- Born: February 3, 1912
- Died: March 9, 1978 (aged 66)
- Awards: IEEE Medal of Honor (1977)
- Scientific career
- Fields: Electrical engineering

= Henry Earle Vaughan =

Henry Earle Vaughan, better known as H. Earle Vaughan, (February 3, 1912 - March 9, 1978) was an American telephony engineer, responsible for system and software design for Bell Laboratories' Electronic Switching System No. 1 ESS, and for planning and development of No. 4 Electronic Switching System for long-distance telephony.

==Biography==
In 1928 Vaughan began work in Bell Laboratories, then attended Cooper Union College in New York City, where in 1933 he received a Bachelor of Science degree. Throughout the next decade he worked on a variety of transmission and signaling projects, and in 1944 received the Naval Ordnance Award for his computer work. In 1945 he began research on two experimental switching systems: first the Electronically Controlled Automatic Switching System (ECASS), an experimental system using cold cathode gas tubes, reed switches and a special telephone set, and subsequently the Drum Information Assembler and Dispatcher (DIAD), a magnetic drum system that used vacuum tubes and semiconductor diodes. DIAD was the first switch with memory.

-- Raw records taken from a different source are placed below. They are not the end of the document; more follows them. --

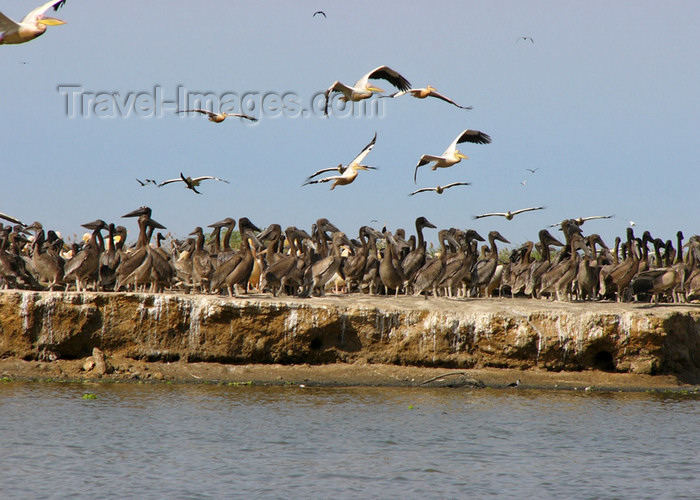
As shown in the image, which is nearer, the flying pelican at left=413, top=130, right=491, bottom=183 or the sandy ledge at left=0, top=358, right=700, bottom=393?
the sandy ledge at left=0, top=358, right=700, bottom=393

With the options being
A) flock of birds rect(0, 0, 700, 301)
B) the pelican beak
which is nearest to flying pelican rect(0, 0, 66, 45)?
the pelican beak

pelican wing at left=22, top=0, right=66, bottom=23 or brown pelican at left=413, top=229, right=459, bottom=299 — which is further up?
pelican wing at left=22, top=0, right=66, bottom=23

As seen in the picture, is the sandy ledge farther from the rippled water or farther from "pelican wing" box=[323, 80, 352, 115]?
"pelican wing" box=[323, 80, 352, 115]

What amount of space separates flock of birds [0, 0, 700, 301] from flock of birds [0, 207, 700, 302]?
0.09 feet

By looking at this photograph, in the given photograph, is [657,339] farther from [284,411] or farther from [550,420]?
[284,411]

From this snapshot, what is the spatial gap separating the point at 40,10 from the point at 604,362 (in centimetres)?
1237

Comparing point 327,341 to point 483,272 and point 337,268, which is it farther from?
point 483,272

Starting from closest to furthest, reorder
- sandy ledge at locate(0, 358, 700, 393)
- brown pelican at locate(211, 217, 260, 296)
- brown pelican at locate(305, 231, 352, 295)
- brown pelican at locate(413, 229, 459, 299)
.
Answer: sandy ledge at locate(0, 358, 700, 393) → brown pelican at locate(211, 217, 260, 296) → brown pelican at locate(305, 231, 352, 295) → brown pelican at locate(413, 229, 459, 299)

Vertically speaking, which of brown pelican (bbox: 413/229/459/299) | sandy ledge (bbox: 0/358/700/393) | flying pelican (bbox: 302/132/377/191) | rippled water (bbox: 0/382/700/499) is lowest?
rippled water (bbox: 0/382/700/499)

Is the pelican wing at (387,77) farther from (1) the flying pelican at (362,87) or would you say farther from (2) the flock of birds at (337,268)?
(2) the flock of birds at (337,268)

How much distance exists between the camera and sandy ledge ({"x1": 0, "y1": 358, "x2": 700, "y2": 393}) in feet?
59.7

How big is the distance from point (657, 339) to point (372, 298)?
5.91 metres

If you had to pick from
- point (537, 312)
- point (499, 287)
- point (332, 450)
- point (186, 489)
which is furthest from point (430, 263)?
point (186, 489)

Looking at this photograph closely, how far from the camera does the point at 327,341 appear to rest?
61.5 ft
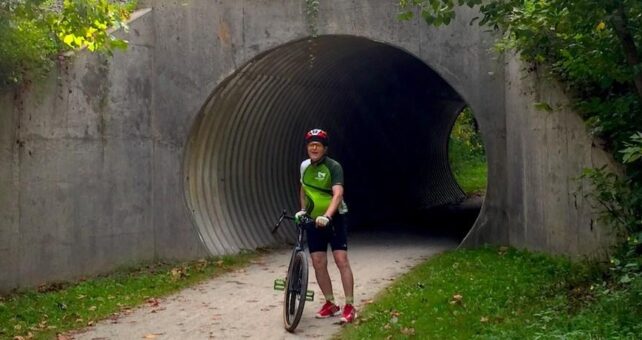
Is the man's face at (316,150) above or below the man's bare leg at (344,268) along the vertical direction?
above

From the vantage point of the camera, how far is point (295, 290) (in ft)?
22.0

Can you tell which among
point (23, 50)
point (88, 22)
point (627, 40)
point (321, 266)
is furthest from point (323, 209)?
point (23, 50)

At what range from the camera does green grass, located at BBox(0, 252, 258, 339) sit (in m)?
7.52

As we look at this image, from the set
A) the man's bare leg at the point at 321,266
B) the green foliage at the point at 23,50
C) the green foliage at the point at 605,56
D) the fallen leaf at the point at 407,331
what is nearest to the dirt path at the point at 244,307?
the man's bare leg at the point at 321,266

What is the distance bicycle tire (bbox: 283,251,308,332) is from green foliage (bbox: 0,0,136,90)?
2.48 m

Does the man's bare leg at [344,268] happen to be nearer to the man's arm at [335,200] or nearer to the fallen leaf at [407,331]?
the man's arm at [335,200]

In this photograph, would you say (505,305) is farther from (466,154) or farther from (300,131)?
(466,154)

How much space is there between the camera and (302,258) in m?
6.64

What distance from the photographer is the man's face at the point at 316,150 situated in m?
6.71

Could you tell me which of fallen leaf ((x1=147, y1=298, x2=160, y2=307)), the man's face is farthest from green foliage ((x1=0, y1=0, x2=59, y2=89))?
the man's face

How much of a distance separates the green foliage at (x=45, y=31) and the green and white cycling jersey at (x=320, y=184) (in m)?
2.04

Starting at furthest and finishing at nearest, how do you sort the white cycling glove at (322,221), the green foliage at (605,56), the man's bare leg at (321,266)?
the man's bare leg at (321,266) → the white cycling glove at (322,221) → the green foliage at (605,56)

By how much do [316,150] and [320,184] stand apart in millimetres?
290

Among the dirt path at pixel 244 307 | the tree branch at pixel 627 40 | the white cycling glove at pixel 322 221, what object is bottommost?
the dirt path at pixel 244 307
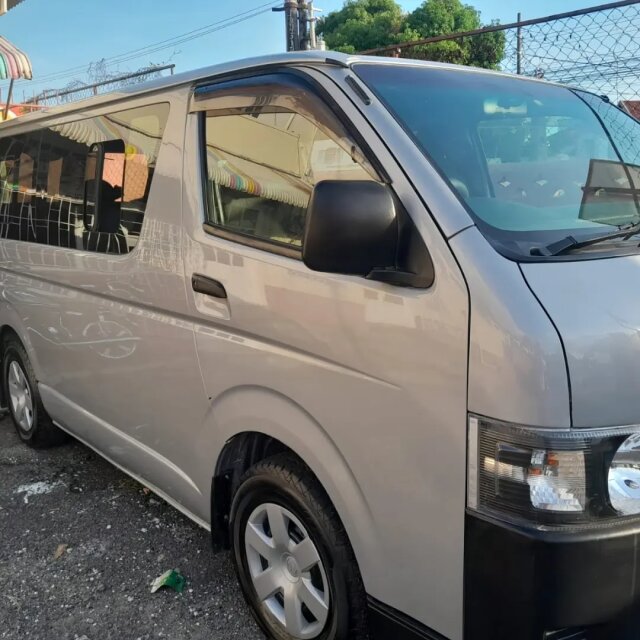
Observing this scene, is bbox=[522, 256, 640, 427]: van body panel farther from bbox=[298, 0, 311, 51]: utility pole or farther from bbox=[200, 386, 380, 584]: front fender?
bbox=[298, 0, 311, 51]: utility pole

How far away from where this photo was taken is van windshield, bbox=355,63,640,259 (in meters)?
1.90

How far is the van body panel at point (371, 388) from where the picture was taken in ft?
5.54

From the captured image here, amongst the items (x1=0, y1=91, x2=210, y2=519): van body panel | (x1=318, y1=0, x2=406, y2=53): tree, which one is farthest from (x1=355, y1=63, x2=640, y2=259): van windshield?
(x1=318, y1=0, x2=406, y2=53): tree

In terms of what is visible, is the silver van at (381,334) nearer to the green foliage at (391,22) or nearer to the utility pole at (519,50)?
the utility pole at (519,50)

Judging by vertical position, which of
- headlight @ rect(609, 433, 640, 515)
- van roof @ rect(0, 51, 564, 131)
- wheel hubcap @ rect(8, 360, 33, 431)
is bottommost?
wheel hubcap @ rect(8, 360, 33, 431)

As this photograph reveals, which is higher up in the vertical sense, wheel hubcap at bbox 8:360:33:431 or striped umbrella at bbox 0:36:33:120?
striped umbrella at bbox 0:36:33:120

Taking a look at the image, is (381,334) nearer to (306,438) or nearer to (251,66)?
(306,438)

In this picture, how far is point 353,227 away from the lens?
5.71ft

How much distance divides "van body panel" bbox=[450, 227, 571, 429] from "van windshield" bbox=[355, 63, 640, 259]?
0.44 ft

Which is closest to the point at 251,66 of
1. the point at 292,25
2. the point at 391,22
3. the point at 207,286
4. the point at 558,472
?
the point at 207,286

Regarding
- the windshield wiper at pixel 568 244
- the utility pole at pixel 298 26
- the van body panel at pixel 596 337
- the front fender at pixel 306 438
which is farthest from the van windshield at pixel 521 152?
the utility pole at pixel 298 26

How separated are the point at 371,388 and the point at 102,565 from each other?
1995mm

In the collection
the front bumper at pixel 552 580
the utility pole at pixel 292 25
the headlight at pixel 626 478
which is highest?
the utility pole at pixel 292 25

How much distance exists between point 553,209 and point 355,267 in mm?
717
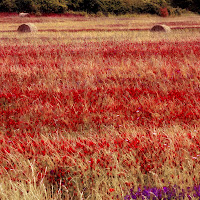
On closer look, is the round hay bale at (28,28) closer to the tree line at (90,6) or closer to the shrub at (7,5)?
the tree line at (90,6)

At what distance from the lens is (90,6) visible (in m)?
55.5

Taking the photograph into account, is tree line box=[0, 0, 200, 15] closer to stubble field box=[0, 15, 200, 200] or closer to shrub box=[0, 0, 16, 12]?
shrub box=[0, 0, 16, 12]

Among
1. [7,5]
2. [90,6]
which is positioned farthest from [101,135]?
[90,6]

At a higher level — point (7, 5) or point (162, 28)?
point (7, 5)

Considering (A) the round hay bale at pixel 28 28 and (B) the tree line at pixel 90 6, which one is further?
(B) the tree line at pixel 90 6

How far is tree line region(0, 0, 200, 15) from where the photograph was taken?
172 ft

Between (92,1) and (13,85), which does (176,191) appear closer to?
(13,85)

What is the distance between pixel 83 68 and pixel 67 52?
4107mm

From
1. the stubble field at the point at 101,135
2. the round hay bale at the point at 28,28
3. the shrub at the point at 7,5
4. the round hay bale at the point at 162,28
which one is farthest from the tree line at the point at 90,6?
the stubble field at the point at 101,135

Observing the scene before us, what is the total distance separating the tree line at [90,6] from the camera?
52491 mm

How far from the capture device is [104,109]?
5.36 meters

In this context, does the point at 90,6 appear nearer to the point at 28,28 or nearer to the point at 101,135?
the point at 28,28

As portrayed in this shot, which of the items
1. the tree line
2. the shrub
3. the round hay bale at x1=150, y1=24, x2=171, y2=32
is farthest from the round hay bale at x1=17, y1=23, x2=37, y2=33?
the shrub

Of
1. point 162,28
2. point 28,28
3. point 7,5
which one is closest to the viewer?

In 1952 Vaughan became a supervisor in Bell Labs' Switching Research Department, leading studies on transistor, ferroelectric, and magnetic core memories in logic systems. In 1955 he was named Head of the Switching Research Department and began work on the Experimental Solid State Exchange (ESSEX), a pioneering solid-state system using pulse-code modulation and a central time-division switch. In 1958 Vaughan became Director of the Systems Research Center, and in 1962 moved to the Switching Systems Development Area. In 1968, Vaughan assumed overall responsibility for planning and developing No. 4 ESS. He died on March 9, 1978, in Pinehurst, North Carolina.

==Awards==
Vaughan is a Fellow of the Institute of Electrical and Electronics Engineers, holds 27 patents, and was awarded the IEEE Medal of Honor in 1977 "for his vision, technical contributions and leadership in the development of the first high-capacity pulse-code-modulation time-division telephone switching system."